Project: Pediatric Cancer Data Commons

Collecting, aggregating, harmonizing, and sharing data from children with cancer is essential to making new discoveries and developing new cures. Too often, data are siloed and disconnected, drastically reducing the usefulness of these valuable resources. The Pediatric Cancer Data Commons (PCDC) at UChicago brings together researchers from around the world with the goal of building data dictionaries for all types of pediatric cancer. Consensus data models are balloted with experts from around the world, including clinicians, ontologists/taxonomists, statisticians, and data scientists. The resulting dictionary is used for harmonizing data from completed clinical trials and is subsequently leveraged as a framework for collecting data on new studies. The data are made available to the worldwide research community through a public-facing cohort discovery tool. Data are further connected to other sources through common identifiers, allowing novel new data sets to be developed for research and discovery.

Potential areas of research include: ontology development and data dictionary creation, data harmonization, automated methods of metadata extraction and data ingestion, development and deployment of novel data visualization tools and analytics, data governance and provenance methods and tools, developing novel methods of combining disparate data sets, and developing analytic methods for new modes of risk stratification. Experience with clinical data is preferred but not required.

Mentor: Samuel L. Volchenboum, Associate Professor of Pediatrics & Associate Chief Research Informatics Officer, UChicago Medicine

Samuel L. Volchenboum, MD, PhD, MS, is an expert in pediatric cancers and blood disorders. He has a special interest in treating children with neuroblastoma, a tumor of the sympathetic nervous system.

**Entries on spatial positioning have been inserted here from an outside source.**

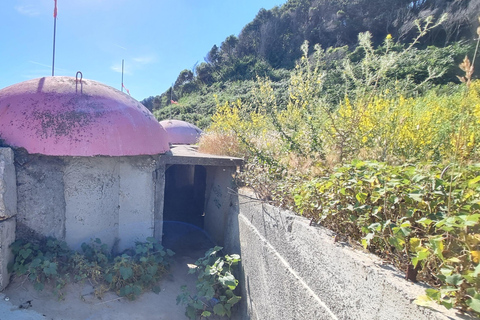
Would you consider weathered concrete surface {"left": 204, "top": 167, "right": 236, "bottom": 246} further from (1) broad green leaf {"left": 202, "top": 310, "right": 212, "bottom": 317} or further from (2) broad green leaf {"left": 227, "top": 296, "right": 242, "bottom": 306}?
(1) broad green leaf {"left": 202, "top": 310, "right": 212, "bottom": 317}

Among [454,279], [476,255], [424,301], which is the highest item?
[476,255]

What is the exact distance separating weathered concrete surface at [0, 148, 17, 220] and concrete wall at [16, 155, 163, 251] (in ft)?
0.38

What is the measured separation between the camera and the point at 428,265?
1361mm

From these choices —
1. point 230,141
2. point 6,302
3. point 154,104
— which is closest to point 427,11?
point 230,141

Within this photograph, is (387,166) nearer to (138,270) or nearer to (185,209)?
(138,270)

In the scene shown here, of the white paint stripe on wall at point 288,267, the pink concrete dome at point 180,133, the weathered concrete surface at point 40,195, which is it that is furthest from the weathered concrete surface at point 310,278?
the pink concrete dome at point 180,133

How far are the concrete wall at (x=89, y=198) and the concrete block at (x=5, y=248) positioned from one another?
7.1 inches

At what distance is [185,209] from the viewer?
7.58 meters

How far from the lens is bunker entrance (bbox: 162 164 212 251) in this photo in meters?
5.66

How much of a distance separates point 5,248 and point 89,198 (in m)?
0.99

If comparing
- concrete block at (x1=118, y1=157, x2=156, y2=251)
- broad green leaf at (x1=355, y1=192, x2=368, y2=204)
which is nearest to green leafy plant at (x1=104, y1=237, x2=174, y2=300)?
concrete block at (x1=118, y1=157, x2=156, y2=251)

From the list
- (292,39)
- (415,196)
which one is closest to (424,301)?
(415,196)

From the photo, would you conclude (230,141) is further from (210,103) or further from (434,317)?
(210,103)

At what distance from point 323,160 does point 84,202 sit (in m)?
3.11
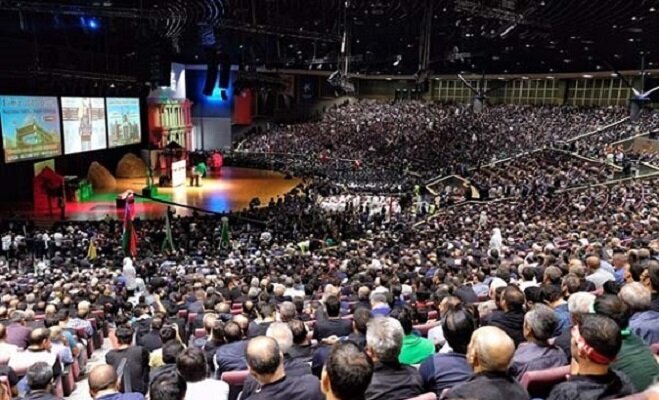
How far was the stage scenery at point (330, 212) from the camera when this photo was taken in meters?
3.85

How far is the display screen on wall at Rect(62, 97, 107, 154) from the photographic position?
27172 millimetres

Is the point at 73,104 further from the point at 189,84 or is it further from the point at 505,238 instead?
the point at 505,238

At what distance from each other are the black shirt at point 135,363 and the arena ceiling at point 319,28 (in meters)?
13.3

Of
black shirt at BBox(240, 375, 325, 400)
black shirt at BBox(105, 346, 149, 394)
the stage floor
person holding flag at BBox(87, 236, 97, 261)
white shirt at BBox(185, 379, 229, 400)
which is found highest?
black shirt at BBox(240, 375, 325, 400)

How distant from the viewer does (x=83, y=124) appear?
28594 mm

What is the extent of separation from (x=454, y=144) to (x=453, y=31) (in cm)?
1321

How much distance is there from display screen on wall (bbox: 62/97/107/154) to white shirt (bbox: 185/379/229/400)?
2599cm

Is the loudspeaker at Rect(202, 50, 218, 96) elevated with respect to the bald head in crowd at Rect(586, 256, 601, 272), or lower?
elevated

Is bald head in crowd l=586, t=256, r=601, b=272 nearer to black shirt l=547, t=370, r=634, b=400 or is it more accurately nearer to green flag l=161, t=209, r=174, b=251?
black shirt l=547, t=370, r=634, b=400

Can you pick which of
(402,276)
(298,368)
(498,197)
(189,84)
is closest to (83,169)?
(189,84)

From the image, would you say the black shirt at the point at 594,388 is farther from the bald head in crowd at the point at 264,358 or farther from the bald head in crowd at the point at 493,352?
the bald head in crowd at the point at 264,358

In addition to caring for patients, Dr. Volchenboum studies ways to harness computers to enable research and foster innovation using large data sets. He directs the development of the International Neuroblastoma Risk Group Database project, which connects international patient data with external information such as genomic data and tissue availability. The Center he runs provides computational support for the Biological Sciences Division at the University of Chicago, including high-performance computing, applications development, bioinformatics, and access to the clinical research data warehouse.